Which lines include the word "appears"? Pick out each of them and copy it in full.

______

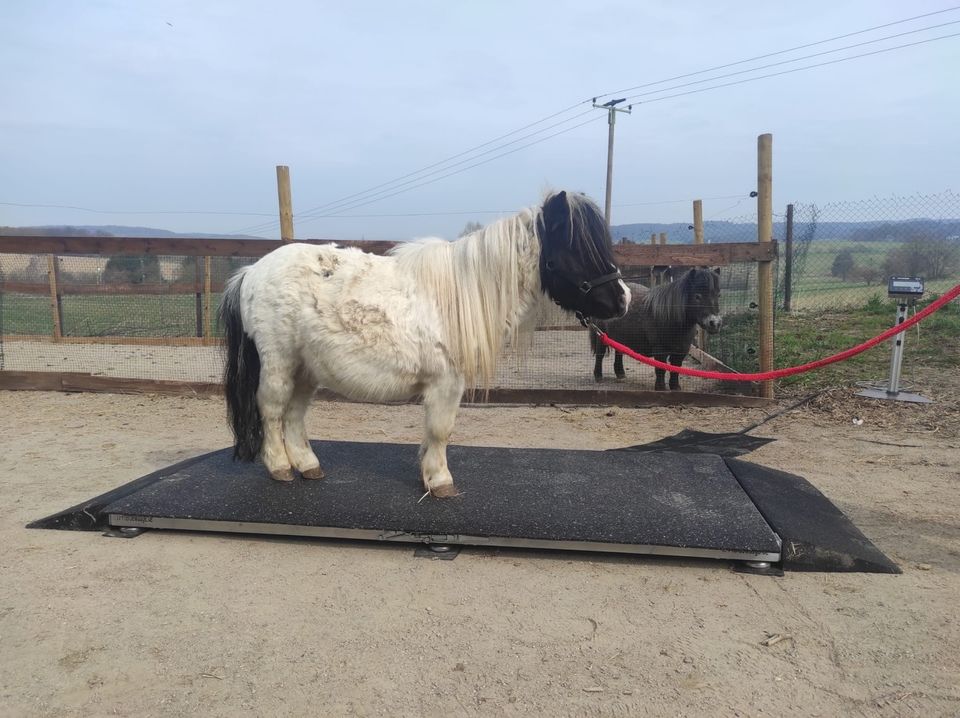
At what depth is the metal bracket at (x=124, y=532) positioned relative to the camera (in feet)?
10.4

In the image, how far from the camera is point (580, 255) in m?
2.96

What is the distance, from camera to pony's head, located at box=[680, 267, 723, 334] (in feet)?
21.6

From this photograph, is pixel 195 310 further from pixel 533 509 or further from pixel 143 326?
pixel 533 509

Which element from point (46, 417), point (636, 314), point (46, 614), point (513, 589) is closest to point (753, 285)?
point (636, 314)

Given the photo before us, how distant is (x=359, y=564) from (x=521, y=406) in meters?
3.80

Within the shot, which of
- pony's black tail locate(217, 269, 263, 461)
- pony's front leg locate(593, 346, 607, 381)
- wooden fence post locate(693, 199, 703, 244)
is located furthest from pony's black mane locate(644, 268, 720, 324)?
pony's black tail locate(217, 269, 263, 461)

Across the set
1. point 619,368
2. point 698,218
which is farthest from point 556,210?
point 698,218

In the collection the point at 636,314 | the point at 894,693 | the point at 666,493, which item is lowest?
the point at 894,693

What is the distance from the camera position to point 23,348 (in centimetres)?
845

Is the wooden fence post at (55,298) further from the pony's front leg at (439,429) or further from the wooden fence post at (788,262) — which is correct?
the wooden fence post at (788,262)

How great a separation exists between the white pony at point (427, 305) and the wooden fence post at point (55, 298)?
23.7 feet

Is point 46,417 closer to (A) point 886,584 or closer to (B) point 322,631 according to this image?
(B) point 322,631

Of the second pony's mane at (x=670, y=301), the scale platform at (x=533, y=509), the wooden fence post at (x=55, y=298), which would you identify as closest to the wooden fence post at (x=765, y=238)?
the second pony's mane at (x=670, y=301)

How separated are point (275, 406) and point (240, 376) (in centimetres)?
27
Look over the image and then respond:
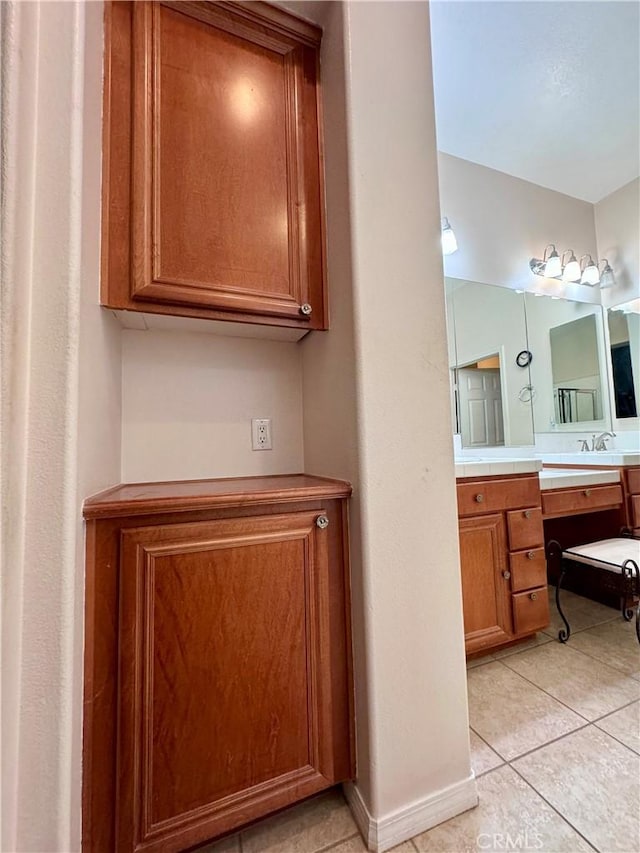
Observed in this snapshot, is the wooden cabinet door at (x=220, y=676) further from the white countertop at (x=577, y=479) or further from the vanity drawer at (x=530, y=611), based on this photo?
the white countertop at (x=577, y=479)

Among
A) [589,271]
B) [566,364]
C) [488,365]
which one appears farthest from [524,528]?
[589,271]

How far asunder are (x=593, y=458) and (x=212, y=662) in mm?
2278

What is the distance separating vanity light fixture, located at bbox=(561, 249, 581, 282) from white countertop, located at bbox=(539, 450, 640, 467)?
4.24 ft

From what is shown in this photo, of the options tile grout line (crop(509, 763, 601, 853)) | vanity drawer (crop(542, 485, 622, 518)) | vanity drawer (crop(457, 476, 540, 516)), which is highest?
vanity drawer (crop(457, 476, 540, 516))

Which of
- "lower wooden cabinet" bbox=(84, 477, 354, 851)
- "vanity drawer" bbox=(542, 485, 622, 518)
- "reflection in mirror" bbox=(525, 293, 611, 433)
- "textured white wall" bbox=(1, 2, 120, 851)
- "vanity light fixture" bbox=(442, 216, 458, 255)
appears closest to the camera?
"textured white wall" bbox=(1, 2, 120, 851)

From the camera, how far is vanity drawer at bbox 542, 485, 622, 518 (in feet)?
5.77

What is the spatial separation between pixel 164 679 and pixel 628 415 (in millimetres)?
3196

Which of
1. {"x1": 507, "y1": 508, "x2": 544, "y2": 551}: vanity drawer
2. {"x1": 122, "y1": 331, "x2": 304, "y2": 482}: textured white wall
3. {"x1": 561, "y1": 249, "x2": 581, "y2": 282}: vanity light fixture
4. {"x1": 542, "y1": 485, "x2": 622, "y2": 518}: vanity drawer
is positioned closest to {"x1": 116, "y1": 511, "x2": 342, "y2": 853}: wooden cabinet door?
{"x1": 122, "y1": 331, "x2": 304, "y2": 482}: textured white wall

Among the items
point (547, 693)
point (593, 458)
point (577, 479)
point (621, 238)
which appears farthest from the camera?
point (621, 238)

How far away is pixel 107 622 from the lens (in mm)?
764

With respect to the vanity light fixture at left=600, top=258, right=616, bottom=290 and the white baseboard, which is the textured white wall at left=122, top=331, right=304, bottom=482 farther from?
the vanity light fixture at left=600, top=258, right=616, bottom=290

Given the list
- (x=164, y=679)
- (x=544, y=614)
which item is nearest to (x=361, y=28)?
(x=164, y=679)

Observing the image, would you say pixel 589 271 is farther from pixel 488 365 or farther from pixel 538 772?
pixel 538 772

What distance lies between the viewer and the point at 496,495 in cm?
156
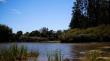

______

# EXERCISE OUTPUT
which one appears farthest from [524,528]?
appears closest to the camera?
which appears farthest from the camera?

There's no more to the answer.